Quand Marcel est poussé par ses camarades à aller parler des revendications sur LCA, il hésite, puis il accepte et là, Marcel Trillat, un des deux journalistes professionnels à animer la radio, le retient, pour, après la parole officielle, l’inviter à évoquer un peu de sa vie.
J’ai été conduit à revisiter cette histoire à cause d’une rencontre à Uzeste avec le film sur Marcel Trillat et sa vie professionnelle : Le temps du JT (réalisé par le jeune Yves Gaonac’h), qui donna lieu à un débat avec le réalisateur et le journaliste. Deux jours avant le Festival avait projeté L’Atlantide, une histoire du communisme que Trillat vient de réaliser avec Faillevic.
Marcel Trillat réussira l’exploit de se faire virer par le pouvoir gaulliste en 1968… et par le pouvoir de la CGT en 1980 à cause de l’opération LCA, une radio que la direction du syndicat trouva trop ouverte.
Pendant le débat, quelqu’un lui demandera d’où lui est venu ce « sens critique » mais il n’aura pas le temps de répondre. Le film montre en effet un journaliste peu décidé à cirer les pompes de quiconque (même s’il regrette à présent, très amèrement, un documentaire que lui commanda la CGT en 1970, Le Frein). Avec l’utilisation de nombreuses archives qui rythment les paroles actuelles de Marcel, chacun peut noter une pratique du journalisme largement oubliée aujourd’hui. Le public éclate de rire quand il voit le visage de Pasqua écoutant Marcel Trillat qui le questionne sur ses rapports avec le SAC (Service d’Action Civique, une milice peu recommandable).
J’ai posé une question sur l’arrivée de Berlusconi en 1985 (absente du film) et aussitôt Trillat évoque une anecdote amusante : ils ont fait venir au JT Filloud, ministre de la communication, et ils lui ont projeté en direct et sans l’avertir, une déclaration où il jurait ses grands dieux qu’il ne permettrait jamais l’arrivée de Berlusconi.

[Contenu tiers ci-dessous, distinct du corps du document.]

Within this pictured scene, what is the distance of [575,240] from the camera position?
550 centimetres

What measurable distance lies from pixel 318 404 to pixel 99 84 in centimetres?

Bref, un journaliste sans complaisance avec les pouvoirs en place e ceux-ci le lui feront payer à plusieurs reprises.
Ce film qui retrace une part d’histoire de la télé, peut-il passer à la télé ? Il y aurait le succès phénoménal de l’émission par laquelle Trillat arriva au journalisme et qui est encore dans des millions de mémoires : Cinq colonnes à la Une.
Aujourd’hui les journalistes viennent le plus souvent de cercles fermés. Marcel n’est passé par aucune école et pourtant son professionnalisme lui a permis non seulement de travailler correctement mais aussi de se relever chaque fois qu’il a été abattu ! Donc peut-on en revenir à la question : d’où tient-il son refus de courber l’échine ?
Son prétendre répondre voici ce qu’il écrivait dans L’Humanité le 29 janvier 2003 :
« Je me suis longtemps demandé pourquoi les paroles et les actes de José Bové, même lorsque je ne suis pas d'accord à 100 % avec lui, déclenchaient en moi une telle jubilation. La raison m'est apparue tout à coup, bouleversante, à l'occasion d'une rencontre récente entre lui et un groupe de cinéastes : le militant d'aujourd'hui ranime en moi une autre image de petit paysan combattant qui, malgré les différences, lui ressemble comme un frère : celle de mon père. »
Et dans cet article Marcel Trillat raconte son enfance. Il a fallu attendre 2003 et José Bové pour que revienne cette image du père ? Je pense plutôt qu’à ce moment là l’image du père lui est apparue comme une image sociale, comme un maillon d’une grande lutte souvent négligée (Trillat tournera ses caméras vers les prolos et non vers les paysans).
Et il termine ainsi l’article : « Cette défaite de mon père et des siens, elle m'est toujours restée en travers de la gorge. Aussi, cette résurrection d'une gauche paysanne, elle a des allures de revanche. Pour moi et pour eux, merci José. L'ennemi juré de Bernard Lambert, fondateur de la Confédération paysanne. » Je crains que Trillat ne connaisse pas bien Bernard Lambert mais là n’est pas la question ici : si Marcel Trillat avait connu Renaud Jean (un habitant très proche du village d’Uzeste), le paysan communiste toute sa vie, mais renvoyé dans son département en 1945 par la direction du PCF, la défaite de son père aurait pu prendre une autre dimension qui n’aurai pas nécessité l’attente d’une revanche. Malheureusement, encore aujourd’hui, pour célébrer Renaud Jean, l’association qui souhaite diffuser son œuvre est obligée d’en appeler à une souscription publique pour programmer ses activités.